Why can a pod get OOMKilled even when RSS looks healthy?

Kubernetes evaluates container memory limits against the working set size, not the Resident Set Size (RSS). Heavy file I/O operations—such as loading large models, scanning logs, or database reads—can cause the active file cache to swell. This pushes the working set over the configured limit and triggers an OOMKill, even if application heap usage remains perfectly stable.

How should teams set Kubernetes memory requests and limits using these metrics?

Teams should use working set metrics over a normal business cycle to establish a P95 baseline. Set resource requests close to this sustained usage to assist the scheduler with accurate placement. Then, add 20–30% headroom above typical working set values for limits to safely absorb unexpected cache growth and transient traffic bursts.

Why is RSS usually a better indicator of memory leaks than a working set?

RSS isolates anonymous memory growth because it excludes the fluctuating file system cache, which can introduce noise into working set trends. Tracking long-term RSS growth across deployment versions and measuring it before and after garbage collection cycles makes it much easier to distinguish a true code-level memory leak from temporary allocation pressure.

What operational risks arise from relying only on container_memory_usage_bytes?

The raw usage metric includes reclaimable page cache, which can make a completely healthy container look dangerously over-utilized. Relying solely on this metric can lead to unnecessary cluster overprovisioning. For accurate capacity forecasting and efficiency audits, teams should compare raw usage, working set, and RSS together.

How does eBPF help explain why a working set spike occurred instead of simply showing that it happened?

While standard metrics merely signal that memory has spiked, eBPF-based telemetry tracks kernel-level activities to reveal the cause. By correlating infrastructure memory pressure directly with application request streams, eBPF helps teams determine if cache growth was driven by an expensive endpoint, background cron jobs, or intensive storage operations.

Performance

Memory Working Set vs RSS: Key Differences & When to Use Each

groundcover Team

June 10, 2026

min read

Performance

Key Takeaways

Kubernetes enforces memory limits using the working set, making it the key metric for OOM prevention.
The working set includes active file cache, while RSS mainly reflects application memory, making RSS better for detecting leaks.
High file I/O can increase the working set without increasing RSS, so a growing working set does not always indicate a memory leak.
Alert on working set to avoid OOMs, and use RSS trends to debug application memory behavior.

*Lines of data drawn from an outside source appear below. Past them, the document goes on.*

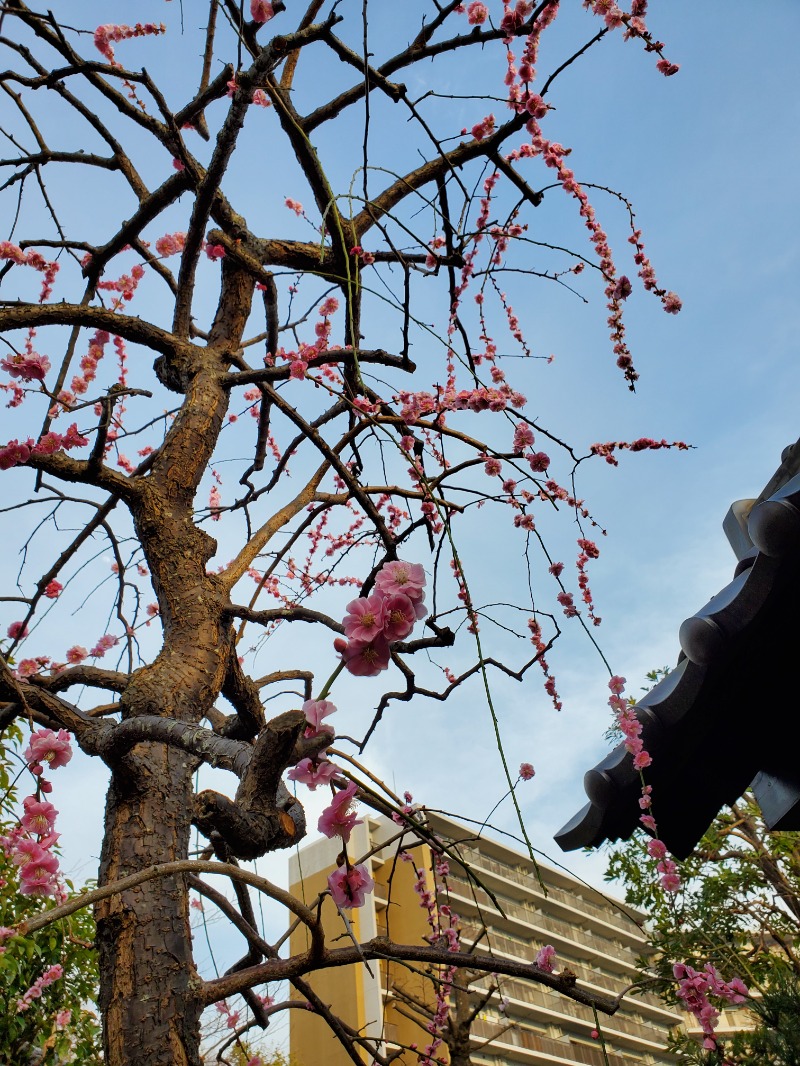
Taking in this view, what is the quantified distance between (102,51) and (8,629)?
2.68 m

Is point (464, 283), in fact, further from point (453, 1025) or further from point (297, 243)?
point (453, 1025)

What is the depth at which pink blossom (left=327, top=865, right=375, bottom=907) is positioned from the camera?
1.18 metres

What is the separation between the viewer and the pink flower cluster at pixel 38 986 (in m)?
3.80

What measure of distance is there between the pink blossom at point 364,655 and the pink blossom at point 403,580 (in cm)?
8

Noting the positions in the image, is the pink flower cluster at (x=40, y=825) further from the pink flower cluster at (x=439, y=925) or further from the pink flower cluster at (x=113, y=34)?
the pink flower cluster at (x=113, y=34)

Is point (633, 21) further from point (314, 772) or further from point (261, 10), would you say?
point (314, 772)

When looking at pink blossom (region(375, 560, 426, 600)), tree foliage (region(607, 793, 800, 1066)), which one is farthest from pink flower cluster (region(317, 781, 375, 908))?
tree foliage (region(607, 793, 800, 1066))

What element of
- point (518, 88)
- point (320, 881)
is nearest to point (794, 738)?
point (518, 88)

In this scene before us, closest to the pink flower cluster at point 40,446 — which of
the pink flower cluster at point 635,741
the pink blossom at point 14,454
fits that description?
the pink blossom at point 14,454

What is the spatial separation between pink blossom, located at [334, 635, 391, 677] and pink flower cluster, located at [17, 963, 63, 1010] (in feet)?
12.8

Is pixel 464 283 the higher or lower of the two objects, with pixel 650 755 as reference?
higher

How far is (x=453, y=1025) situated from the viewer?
4605 millimetres

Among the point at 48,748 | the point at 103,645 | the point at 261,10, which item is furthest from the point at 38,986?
the point at 261,10

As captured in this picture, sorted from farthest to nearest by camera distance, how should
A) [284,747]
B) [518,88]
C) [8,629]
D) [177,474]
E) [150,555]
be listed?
[8,629], [518,88], [177,474], [150,555], [284,747]
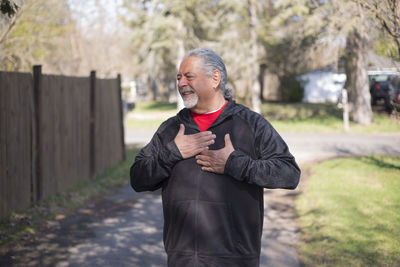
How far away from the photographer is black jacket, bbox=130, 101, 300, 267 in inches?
117

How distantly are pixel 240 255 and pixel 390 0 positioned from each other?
5693 millimetres

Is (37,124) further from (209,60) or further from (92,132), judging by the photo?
(209,60)

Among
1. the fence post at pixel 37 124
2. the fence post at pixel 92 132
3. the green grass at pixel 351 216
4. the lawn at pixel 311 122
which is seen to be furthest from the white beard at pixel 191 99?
the lawn at pixel 311 122

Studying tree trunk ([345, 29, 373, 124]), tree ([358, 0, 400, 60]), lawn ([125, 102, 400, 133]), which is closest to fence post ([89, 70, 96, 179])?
tree ([358, 0, 400, 60])

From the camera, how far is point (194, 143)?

What Is Memory Working Set

The memory working set is the portion of a process's memory that is actively in use and cannot be reclaimed without disrupting application behavior. Think of it as the minimum physical memory a process needs to run, without causing page faults. In the Linux kernel, the working set maps to:

Anonymous memory (heap allocations, stack, shared memory)
Active page cache (file-backed pages that have been recently accessed and promoted to the active LRU list by the kernel)

It deliberately excludes inactive file-backed pages, cached data that hasn't been touched recently, and that the kernel is free to evict without impacting the application. This makes the working set a lean, application-centric view of memory pressure.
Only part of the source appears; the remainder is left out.